Task brief: How do the lines below between the ones holding "[volunteer wildlife ID]" and "common name: blue wildebeest", inclusive, read? Give them again exactly, with no other lines.

= Beginning of Section =

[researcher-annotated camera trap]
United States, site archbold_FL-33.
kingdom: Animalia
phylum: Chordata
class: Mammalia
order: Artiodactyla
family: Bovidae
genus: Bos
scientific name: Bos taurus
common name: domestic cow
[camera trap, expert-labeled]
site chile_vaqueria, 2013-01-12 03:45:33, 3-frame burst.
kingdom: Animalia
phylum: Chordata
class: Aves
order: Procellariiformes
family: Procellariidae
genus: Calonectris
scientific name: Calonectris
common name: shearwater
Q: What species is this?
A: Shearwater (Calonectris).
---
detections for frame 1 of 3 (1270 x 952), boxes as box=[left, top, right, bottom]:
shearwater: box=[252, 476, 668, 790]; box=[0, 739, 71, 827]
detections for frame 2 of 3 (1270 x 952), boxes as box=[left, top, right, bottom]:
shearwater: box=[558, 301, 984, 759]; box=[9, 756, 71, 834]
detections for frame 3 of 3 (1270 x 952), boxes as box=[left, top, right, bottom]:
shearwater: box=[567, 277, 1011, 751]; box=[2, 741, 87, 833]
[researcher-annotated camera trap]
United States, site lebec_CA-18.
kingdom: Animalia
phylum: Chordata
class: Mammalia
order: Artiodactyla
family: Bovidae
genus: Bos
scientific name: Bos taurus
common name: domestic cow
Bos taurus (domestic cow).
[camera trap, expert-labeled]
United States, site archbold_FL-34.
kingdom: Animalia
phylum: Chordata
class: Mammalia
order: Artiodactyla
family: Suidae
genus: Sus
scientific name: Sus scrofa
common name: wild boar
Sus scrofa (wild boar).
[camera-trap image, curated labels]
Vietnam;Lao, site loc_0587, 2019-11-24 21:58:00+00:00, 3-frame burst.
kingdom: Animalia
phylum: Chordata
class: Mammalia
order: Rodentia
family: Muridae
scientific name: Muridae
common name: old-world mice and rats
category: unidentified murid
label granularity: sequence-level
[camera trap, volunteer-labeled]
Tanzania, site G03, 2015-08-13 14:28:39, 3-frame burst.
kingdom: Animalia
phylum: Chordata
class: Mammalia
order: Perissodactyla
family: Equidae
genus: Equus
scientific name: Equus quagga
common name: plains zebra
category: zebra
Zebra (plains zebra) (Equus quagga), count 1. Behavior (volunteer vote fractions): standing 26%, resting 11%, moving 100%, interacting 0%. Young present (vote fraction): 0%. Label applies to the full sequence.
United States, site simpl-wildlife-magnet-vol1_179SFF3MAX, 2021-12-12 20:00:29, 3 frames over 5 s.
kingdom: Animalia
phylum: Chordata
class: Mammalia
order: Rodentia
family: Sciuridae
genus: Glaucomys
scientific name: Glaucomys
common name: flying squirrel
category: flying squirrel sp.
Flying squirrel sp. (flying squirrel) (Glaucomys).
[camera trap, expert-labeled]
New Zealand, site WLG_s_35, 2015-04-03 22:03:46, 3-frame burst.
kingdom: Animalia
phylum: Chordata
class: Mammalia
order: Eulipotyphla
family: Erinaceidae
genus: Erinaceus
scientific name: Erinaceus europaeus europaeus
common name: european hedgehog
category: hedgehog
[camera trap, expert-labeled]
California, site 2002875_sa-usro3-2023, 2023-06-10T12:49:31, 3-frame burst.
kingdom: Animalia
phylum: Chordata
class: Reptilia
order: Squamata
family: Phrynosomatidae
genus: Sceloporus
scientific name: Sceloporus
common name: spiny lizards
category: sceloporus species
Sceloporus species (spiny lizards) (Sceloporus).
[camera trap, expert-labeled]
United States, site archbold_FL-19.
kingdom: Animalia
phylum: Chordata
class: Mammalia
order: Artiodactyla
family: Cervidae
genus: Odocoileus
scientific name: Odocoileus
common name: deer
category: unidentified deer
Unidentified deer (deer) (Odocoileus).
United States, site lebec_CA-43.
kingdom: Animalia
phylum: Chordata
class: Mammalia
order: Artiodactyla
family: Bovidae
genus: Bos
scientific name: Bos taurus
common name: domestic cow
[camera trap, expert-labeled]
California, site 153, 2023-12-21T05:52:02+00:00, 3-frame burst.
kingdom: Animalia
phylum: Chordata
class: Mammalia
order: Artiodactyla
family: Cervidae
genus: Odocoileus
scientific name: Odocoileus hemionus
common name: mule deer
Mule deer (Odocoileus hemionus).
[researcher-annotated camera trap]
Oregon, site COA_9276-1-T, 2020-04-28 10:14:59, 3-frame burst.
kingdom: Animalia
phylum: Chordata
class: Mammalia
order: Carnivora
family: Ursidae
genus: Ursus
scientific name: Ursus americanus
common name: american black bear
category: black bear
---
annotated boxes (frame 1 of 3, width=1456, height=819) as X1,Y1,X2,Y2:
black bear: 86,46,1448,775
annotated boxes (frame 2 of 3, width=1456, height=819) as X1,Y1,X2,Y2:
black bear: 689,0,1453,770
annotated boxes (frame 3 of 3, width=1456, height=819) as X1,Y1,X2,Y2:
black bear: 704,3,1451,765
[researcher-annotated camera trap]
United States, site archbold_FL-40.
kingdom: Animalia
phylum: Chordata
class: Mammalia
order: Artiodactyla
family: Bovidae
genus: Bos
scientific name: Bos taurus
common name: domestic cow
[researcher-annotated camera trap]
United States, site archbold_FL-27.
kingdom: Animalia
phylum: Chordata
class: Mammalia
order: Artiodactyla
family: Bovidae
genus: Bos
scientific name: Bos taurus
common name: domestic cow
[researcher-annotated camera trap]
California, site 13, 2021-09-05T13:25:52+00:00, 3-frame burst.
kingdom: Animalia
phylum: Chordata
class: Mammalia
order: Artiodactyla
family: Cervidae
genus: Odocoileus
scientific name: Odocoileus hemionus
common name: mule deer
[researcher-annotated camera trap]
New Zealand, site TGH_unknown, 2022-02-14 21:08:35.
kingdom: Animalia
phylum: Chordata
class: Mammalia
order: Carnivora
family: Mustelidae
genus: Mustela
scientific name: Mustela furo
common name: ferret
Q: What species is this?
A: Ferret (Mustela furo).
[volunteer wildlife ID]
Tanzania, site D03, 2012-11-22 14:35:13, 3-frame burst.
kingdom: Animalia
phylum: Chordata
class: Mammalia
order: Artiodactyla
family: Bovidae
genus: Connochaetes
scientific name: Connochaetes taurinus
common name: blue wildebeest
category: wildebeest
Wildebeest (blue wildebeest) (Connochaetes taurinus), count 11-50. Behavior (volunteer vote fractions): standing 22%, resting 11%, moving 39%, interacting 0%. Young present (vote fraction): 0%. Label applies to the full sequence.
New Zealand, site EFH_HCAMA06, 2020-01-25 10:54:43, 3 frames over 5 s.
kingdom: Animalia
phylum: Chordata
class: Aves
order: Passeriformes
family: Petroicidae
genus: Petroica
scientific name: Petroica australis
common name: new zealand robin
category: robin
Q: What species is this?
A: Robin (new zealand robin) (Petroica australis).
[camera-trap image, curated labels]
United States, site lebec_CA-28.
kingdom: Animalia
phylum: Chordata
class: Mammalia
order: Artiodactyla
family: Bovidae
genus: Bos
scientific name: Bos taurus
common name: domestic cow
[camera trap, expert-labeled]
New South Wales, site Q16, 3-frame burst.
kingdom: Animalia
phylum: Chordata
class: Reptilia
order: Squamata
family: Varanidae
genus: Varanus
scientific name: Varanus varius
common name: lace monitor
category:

= End of Section =

Answer space:
[volunteer wildlife ID]
Tanzania, site D03, 2012-11-22 14:35:13, 3-frame burst.
kingdom: Animalia
phylum: Chordata
class: Mammalia
order: Artiodactyla
family: Bovidae
genus: Connochaetes
scientific name: Connochaetes taurinus
common name: blue wildebeest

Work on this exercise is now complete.